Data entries
========

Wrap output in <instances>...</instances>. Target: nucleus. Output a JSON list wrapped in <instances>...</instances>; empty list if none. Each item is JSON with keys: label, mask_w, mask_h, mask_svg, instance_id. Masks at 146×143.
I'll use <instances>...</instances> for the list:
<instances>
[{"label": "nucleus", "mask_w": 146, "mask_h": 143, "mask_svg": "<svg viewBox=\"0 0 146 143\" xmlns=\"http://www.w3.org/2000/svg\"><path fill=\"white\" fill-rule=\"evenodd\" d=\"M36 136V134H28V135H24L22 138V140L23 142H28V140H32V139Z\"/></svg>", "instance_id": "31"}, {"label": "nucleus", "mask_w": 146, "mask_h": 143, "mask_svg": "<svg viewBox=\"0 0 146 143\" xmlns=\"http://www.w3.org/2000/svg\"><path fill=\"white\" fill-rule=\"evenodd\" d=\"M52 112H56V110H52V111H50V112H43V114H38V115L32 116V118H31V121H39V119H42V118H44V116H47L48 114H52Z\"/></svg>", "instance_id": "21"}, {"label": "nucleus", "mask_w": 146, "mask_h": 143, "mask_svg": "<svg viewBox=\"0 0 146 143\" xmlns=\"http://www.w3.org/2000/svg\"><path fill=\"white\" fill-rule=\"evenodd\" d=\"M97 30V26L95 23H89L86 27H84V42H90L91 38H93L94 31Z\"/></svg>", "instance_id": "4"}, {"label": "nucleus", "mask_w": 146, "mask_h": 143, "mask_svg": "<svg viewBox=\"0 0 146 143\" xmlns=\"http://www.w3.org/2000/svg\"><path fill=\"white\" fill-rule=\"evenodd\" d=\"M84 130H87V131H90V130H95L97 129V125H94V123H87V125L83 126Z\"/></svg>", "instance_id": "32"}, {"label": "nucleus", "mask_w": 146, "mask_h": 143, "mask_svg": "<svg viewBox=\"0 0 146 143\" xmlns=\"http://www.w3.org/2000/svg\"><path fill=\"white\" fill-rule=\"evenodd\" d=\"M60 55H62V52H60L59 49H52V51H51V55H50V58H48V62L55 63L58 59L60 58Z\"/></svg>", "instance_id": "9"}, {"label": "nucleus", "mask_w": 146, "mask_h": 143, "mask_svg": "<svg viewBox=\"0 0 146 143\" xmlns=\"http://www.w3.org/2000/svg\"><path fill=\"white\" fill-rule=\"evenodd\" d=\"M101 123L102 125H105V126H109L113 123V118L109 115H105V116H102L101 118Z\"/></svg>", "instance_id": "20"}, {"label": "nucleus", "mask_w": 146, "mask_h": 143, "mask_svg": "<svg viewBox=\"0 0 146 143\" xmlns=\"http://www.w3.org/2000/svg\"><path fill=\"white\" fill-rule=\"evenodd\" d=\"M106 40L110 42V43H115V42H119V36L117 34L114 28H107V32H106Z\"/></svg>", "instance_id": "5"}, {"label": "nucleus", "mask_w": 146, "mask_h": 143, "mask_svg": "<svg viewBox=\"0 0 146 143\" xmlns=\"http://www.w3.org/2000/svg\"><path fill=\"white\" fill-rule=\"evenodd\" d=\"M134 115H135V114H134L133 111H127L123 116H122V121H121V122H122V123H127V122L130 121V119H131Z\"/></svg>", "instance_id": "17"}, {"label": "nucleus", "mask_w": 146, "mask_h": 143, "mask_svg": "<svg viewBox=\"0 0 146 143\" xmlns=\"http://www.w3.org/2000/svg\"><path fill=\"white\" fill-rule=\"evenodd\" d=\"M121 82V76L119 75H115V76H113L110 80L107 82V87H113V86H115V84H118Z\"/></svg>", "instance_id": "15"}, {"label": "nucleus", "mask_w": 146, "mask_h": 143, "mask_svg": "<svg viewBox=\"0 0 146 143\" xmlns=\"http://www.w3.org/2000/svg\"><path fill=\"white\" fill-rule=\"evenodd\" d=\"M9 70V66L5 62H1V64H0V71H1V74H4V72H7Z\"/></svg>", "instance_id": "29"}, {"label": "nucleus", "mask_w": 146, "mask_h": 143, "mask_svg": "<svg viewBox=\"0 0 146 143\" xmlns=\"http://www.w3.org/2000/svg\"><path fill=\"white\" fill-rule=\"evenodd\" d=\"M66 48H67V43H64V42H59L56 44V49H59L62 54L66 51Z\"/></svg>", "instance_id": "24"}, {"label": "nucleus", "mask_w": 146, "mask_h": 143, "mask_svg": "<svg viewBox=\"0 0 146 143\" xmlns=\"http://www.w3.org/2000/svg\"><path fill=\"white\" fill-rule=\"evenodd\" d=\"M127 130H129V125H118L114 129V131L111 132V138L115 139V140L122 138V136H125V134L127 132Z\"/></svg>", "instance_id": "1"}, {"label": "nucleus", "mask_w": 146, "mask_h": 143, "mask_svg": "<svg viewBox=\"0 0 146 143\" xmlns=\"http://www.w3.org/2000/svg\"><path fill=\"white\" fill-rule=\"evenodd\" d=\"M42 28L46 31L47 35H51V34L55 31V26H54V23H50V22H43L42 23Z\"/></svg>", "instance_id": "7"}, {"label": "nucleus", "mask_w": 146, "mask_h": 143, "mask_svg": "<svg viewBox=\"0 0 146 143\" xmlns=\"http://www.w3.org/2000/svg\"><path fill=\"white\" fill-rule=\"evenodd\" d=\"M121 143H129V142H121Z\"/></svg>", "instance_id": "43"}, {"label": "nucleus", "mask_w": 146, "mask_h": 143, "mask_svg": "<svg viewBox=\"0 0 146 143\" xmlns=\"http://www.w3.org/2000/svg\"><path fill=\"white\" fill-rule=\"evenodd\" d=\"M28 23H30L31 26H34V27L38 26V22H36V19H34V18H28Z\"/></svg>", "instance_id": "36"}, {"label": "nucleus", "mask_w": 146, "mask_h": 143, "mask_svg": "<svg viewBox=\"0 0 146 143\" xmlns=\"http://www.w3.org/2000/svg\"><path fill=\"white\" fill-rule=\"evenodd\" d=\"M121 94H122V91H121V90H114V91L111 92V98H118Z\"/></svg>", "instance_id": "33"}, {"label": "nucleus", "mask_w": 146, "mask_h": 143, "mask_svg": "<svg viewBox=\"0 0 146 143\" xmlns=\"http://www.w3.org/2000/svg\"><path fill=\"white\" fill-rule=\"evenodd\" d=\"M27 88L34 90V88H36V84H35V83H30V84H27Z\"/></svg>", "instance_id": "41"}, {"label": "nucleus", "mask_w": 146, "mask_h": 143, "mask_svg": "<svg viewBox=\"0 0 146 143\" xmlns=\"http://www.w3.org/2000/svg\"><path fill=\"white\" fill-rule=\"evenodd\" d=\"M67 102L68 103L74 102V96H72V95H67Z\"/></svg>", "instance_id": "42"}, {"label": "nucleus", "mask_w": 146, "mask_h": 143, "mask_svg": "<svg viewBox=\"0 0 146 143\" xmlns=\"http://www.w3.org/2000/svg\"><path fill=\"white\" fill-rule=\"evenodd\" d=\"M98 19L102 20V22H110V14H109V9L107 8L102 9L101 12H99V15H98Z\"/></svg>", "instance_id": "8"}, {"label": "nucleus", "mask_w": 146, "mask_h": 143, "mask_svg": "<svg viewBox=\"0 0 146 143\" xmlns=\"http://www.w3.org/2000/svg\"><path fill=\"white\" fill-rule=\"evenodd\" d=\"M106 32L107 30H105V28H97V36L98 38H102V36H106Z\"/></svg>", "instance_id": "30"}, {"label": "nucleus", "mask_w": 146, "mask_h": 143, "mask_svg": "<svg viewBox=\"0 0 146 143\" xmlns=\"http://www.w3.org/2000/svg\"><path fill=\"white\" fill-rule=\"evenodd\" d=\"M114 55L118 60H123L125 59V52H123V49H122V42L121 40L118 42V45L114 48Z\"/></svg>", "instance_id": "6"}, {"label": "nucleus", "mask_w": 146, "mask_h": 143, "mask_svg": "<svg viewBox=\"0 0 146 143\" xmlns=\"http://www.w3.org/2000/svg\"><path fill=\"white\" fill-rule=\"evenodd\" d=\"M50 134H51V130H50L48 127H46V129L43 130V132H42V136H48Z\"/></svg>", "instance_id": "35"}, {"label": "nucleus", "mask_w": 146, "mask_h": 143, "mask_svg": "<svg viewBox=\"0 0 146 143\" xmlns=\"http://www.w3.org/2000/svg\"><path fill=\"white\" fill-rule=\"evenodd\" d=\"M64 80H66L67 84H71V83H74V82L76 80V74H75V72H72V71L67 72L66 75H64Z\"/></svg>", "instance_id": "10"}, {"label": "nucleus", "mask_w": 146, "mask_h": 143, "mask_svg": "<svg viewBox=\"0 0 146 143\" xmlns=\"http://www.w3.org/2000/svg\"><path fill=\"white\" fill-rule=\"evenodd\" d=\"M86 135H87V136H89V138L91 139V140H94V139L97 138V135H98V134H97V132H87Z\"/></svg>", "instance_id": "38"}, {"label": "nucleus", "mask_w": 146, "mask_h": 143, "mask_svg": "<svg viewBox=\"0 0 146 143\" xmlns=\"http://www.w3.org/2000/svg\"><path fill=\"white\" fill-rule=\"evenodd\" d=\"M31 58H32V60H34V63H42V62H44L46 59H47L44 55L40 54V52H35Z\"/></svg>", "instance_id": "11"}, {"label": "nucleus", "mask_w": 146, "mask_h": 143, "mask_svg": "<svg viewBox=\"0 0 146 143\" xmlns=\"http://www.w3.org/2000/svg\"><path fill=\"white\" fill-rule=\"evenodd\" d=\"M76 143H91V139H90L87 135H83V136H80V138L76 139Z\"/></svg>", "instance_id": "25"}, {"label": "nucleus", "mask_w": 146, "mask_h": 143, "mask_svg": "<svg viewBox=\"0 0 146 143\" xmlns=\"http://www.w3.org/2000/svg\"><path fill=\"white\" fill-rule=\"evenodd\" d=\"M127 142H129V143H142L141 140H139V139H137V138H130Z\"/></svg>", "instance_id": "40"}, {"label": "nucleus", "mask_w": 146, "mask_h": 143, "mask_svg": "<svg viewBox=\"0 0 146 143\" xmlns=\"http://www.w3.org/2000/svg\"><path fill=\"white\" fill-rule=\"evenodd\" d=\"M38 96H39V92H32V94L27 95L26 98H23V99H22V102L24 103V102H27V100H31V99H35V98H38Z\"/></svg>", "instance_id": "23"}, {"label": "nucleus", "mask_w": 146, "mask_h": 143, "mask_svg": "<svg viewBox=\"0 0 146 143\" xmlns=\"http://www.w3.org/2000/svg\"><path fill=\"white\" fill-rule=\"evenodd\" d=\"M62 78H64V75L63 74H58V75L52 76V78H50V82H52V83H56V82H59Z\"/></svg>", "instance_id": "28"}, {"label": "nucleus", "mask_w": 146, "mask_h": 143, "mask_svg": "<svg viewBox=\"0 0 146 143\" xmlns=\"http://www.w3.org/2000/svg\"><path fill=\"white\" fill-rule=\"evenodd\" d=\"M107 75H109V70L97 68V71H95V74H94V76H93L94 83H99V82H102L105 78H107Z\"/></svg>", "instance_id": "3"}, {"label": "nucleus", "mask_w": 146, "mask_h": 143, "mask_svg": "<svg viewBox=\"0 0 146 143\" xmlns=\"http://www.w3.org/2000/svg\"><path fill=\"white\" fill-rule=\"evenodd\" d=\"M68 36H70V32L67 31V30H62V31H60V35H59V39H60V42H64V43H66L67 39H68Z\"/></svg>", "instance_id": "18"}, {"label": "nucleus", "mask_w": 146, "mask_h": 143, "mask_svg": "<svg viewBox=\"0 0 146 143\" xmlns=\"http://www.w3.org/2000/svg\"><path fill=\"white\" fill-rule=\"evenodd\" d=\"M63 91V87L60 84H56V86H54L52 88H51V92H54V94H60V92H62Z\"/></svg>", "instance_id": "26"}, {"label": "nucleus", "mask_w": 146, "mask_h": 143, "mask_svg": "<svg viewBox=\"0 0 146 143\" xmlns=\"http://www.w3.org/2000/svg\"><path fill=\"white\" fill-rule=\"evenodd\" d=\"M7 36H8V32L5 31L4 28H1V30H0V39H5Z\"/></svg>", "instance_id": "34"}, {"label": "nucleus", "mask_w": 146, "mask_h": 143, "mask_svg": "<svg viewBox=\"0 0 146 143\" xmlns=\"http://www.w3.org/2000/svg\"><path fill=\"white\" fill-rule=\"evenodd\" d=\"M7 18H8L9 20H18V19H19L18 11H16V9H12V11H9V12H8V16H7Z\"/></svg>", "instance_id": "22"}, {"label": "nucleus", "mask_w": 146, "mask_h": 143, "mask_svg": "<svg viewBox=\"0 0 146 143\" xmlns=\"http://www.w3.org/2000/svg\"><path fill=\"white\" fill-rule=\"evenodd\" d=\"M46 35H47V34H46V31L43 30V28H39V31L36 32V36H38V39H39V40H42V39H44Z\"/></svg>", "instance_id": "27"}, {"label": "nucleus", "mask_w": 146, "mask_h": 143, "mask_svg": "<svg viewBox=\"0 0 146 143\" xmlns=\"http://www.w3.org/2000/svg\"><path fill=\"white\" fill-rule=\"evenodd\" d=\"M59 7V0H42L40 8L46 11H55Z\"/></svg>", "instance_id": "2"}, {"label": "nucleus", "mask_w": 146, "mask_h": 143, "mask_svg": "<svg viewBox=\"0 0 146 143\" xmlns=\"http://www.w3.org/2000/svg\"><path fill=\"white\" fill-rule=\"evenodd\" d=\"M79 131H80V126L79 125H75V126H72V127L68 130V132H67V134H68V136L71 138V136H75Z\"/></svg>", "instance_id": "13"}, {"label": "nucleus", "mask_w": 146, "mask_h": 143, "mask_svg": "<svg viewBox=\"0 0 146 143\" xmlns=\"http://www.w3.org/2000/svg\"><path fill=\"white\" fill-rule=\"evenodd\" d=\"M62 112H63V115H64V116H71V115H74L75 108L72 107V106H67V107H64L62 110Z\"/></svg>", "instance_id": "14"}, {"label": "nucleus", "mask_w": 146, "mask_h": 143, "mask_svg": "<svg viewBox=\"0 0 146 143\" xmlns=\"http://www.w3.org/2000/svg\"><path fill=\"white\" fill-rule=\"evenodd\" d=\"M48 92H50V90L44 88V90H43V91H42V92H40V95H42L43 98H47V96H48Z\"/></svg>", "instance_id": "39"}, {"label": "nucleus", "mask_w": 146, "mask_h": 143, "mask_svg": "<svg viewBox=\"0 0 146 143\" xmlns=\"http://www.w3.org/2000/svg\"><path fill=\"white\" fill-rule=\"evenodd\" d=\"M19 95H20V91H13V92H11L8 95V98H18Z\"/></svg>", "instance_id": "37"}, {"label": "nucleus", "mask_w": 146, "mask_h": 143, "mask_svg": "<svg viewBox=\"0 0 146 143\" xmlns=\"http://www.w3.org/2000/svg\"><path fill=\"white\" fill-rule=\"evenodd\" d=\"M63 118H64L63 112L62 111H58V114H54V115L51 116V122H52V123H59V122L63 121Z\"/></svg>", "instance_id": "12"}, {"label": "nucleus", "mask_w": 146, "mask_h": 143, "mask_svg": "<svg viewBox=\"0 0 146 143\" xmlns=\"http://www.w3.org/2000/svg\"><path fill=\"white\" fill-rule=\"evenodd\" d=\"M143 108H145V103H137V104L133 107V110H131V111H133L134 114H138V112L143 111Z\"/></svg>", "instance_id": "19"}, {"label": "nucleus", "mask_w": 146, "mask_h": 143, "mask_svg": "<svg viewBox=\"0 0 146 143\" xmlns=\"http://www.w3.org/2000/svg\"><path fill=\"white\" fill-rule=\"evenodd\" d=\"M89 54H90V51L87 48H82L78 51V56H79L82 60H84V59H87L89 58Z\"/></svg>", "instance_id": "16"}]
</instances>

========

[What you have to do]
Find every line in the material that contains the word "list", matching case exactly, and copy each such line in full.

[The solution]
Wrap output in <instances>...</instances>. Target: nucleus. Output a JSON list wrapped in <instances>...</instances>; empty list if none. Each item is JSON with keys: label, mask_w, mask_h, mask_svg, instance_id. Masks at 146×143.
I'll use <instances>...</instances> for the list:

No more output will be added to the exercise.